(Excerpts from a spatial dataset)
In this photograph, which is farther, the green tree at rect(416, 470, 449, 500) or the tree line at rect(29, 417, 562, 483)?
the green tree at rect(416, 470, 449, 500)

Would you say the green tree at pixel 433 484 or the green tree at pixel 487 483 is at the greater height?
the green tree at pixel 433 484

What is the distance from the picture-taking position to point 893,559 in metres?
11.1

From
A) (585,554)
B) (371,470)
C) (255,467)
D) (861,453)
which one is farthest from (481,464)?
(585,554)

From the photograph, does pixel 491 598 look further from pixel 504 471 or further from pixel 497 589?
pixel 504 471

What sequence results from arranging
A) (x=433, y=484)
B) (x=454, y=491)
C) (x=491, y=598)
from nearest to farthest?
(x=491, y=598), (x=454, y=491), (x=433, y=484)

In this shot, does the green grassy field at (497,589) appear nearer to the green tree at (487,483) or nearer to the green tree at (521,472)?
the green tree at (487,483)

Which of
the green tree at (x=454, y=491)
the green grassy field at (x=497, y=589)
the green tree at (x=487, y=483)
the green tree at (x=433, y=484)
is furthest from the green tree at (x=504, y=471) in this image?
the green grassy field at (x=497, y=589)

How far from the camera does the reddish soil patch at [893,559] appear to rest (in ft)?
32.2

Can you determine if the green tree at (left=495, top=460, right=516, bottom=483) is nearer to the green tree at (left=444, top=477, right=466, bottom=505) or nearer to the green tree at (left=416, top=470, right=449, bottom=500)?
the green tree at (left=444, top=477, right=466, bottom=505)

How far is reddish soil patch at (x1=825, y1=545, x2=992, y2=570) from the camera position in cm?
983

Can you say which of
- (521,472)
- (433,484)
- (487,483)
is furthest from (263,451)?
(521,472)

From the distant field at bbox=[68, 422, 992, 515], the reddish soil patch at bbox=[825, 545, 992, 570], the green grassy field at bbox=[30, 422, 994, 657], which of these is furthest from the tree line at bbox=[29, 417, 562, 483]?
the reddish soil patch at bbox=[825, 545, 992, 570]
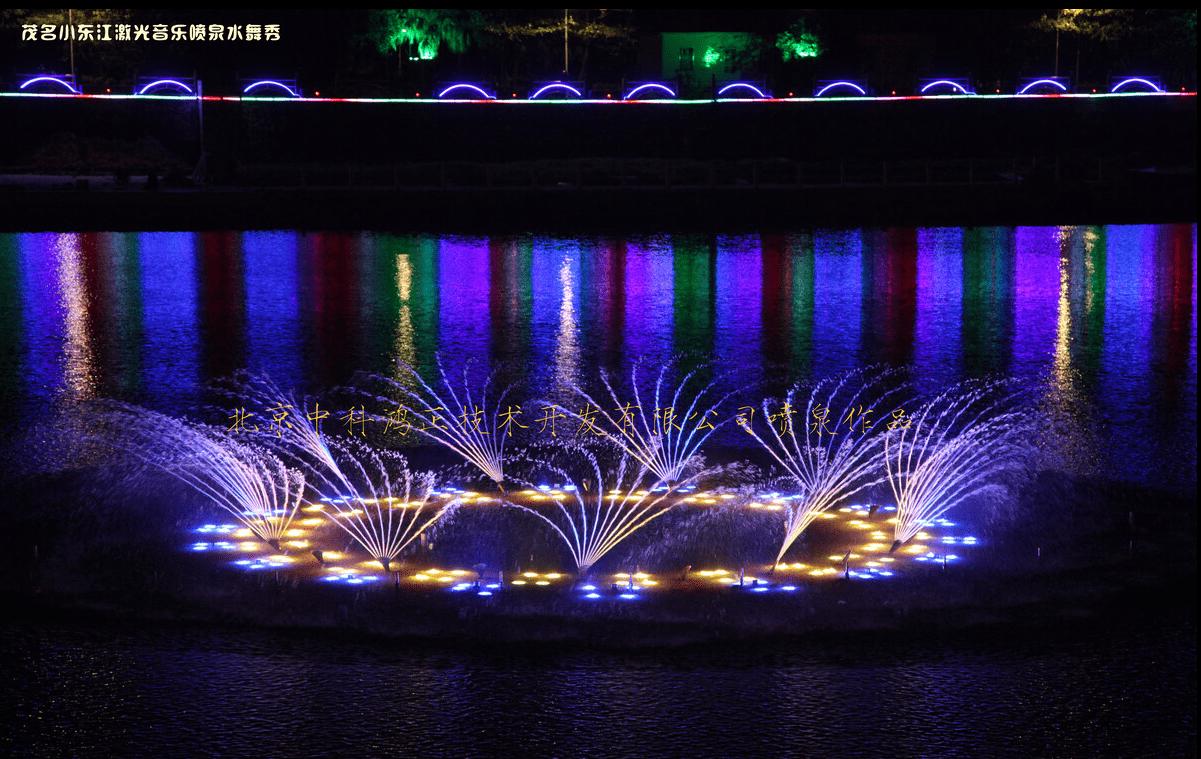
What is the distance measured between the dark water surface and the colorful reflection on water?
362cm

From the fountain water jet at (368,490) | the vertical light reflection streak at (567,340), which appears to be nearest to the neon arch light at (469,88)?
the vertical light reflection streak at (567,340)

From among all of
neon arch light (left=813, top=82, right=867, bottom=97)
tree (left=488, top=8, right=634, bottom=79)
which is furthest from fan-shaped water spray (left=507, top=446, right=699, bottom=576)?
tree (left=488, top=8, right=634, bottom=79)

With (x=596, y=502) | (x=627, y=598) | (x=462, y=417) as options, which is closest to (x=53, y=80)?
(x=462, y=417)

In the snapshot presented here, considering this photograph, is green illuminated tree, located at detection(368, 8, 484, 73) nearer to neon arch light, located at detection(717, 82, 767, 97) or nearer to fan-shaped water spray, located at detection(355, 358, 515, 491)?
neon arch light, located at detection(717, 82, 767, 97)

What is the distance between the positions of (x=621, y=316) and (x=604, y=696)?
36.6 feet

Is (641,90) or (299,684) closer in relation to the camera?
(299,684)

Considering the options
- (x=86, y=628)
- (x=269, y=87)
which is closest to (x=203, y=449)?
(x=86, y=628)

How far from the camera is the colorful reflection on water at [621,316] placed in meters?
12.1

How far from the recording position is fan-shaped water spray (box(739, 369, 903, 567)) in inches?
343

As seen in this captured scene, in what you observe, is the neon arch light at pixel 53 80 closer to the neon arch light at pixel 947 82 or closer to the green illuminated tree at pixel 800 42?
the green illuminated tree at pixel 800 42

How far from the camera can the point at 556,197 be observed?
3328 centimetres

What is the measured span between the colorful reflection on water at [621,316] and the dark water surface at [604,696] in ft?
11.9

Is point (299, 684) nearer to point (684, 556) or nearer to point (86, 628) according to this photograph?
point (86, 628)

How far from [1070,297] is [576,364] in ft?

• Exercise prompt:
Every line of the data above should be quoted exactly. Omit the pictures.

• Response below:
In this photograph, which is farther, the green tree at rect(416, 470, 449, 500) or the tree line at rect(29, 417, 562, 483)?
the green tree at rect(416, 470, 449, 500)

Would you say the green tree at pixel 433 484 or the green tree at pixel 487 483 is at the greater height?
the green tree at pixel 433 484

What is the distance from the picture-taking position to point 893,559 in metres?
11.1

From
A) (585,554)
B) (371,470)
C) (255,467)
D) (861,453)
which one is farthest from (481,464)?
(585,554)

From the photograph, does pixel 491 598 look further from pixel 504 471 or further from pixel 497 589?
pixel 504 471

What sequence results from arranging
A) (x=433, y=484)
B) (x=454, y=491)
C) (x=491, y=598)
from nearest to farthest?
(x=491, y=598), (x=454, y=491), (x=433, y=484)

In this shot, does the green grassy field at (497,589) appear nearer to the green tree at (487,483) or nearer to the green tree at (521,472)?
the green tree at (487,483)

Which of
the green tree at (x=454, y=491)
the green grassy field at (x=497, y=589)
the green tree at (x=487, y=483)
the green tree at (x=433, y=484)
is furthest from the green tree at (x=504, y=471) in this image?
the green grassy field at (x=497, y=589)

How far from the camera does the reddish soil patch at [893,559] appear to rest (in ft)?
32.2

Can you determine if the green tree at (left=495, top=460, right=516, bottom=483) is nearer to the green tree at (left=444, top=477, right=466, bottom=505) or nearer to the green tree at (left=416, top=470, right=449, bottom=500)?
the green tree at (left=444, top=477, right=466, bottom=505)

How far is reddish soil patch at (x1=825, y1=545, x2=992, y2=570) from the camera position in cm?
983

Can you say which of
- (521,472)
- (433,484)
- (487,483)
is furthest from (263,451)?
(521,472)

From the distant field at bbox=[68, 422, 992, 515], the reddish soil patch at bbox=[825, 545, 992, 570], the green grassy field at bbox=[30, 422, 994, 657], which of these is furthest from the tree line at bbox=[29, 417, 562, 483]?
the reddish soil patch at bbox=[825, 545, 992, 570]
What is the distance measured between the dark water surface and the colorful reflection on water?
362cm

From the fountain water jet at (368,490) | the vertical light reflection streak at (567,340), which appears to be nearest to the neon arch light at (469,88)?
the vertical light reflection streak at (567,340)

From among all of
neon arch light (left=813, top=82, right=867, bottom=97)
tree (left=488, top=8, right=634, bottom=79)
which is furthest from fan-shaped water spray (left=507, top=446, right=699, bottom=576)?
tree (left=488, top=8, right=634, bottom=79)

With (x=596, y=502) | (x=627, y=598) | (x=462, y=417) as options, which is closest to (x=53, y=80)?
(x=462, y=417)

In the snapshot presented here, considering this photograph, is green illuminated tree, located at detection(368, 8, 484, 73) nearer to neon arch light, located at detection(717, 82, 767, 97) or nearer to fan-shaped water spray, located at detection(355, 358, 515, 491)?
neon arch light, located at detection(717, 82, 767, 97)

What is the distance between the positions of (x=621, y=316) and (x=604, y=696)?
36.6 feet

Is (641,90) or (299,684) closer in relation to the camera?
(299,684)

Considering the options
- (x=86, y=628)
- (x=269, y=87)
which is closest to (x=203, y=449)?
(x=86, y=628)

How far from the camera is the colorful reflection on water at [621,316] placed in meters?
12.1

How far from the recording position is fan-shaped water spray (box(739, 369, 903, 567)) in inches?
343

As seen in this captured scene, in what you observe, is the neon arch light at pixel 53 80 closer to the neon arch light at pixel 947 82 or closer to the green illuminated tree at pixel 800 42?
the green illuminated tree at pixel 800 42

How far from the camera can the point at 556,197 be observed?
3328 centimetres

What is the measured span between the colorful reflection on water at [621,316] and the dark water surface at [604,696] in ft?
11.9

Is point (299, 684) nearer to point (684, 556) or nearer to point (86, 628) according to this photograph?
point (86, 628)

How far from [1070,297] is [576,364] in ft?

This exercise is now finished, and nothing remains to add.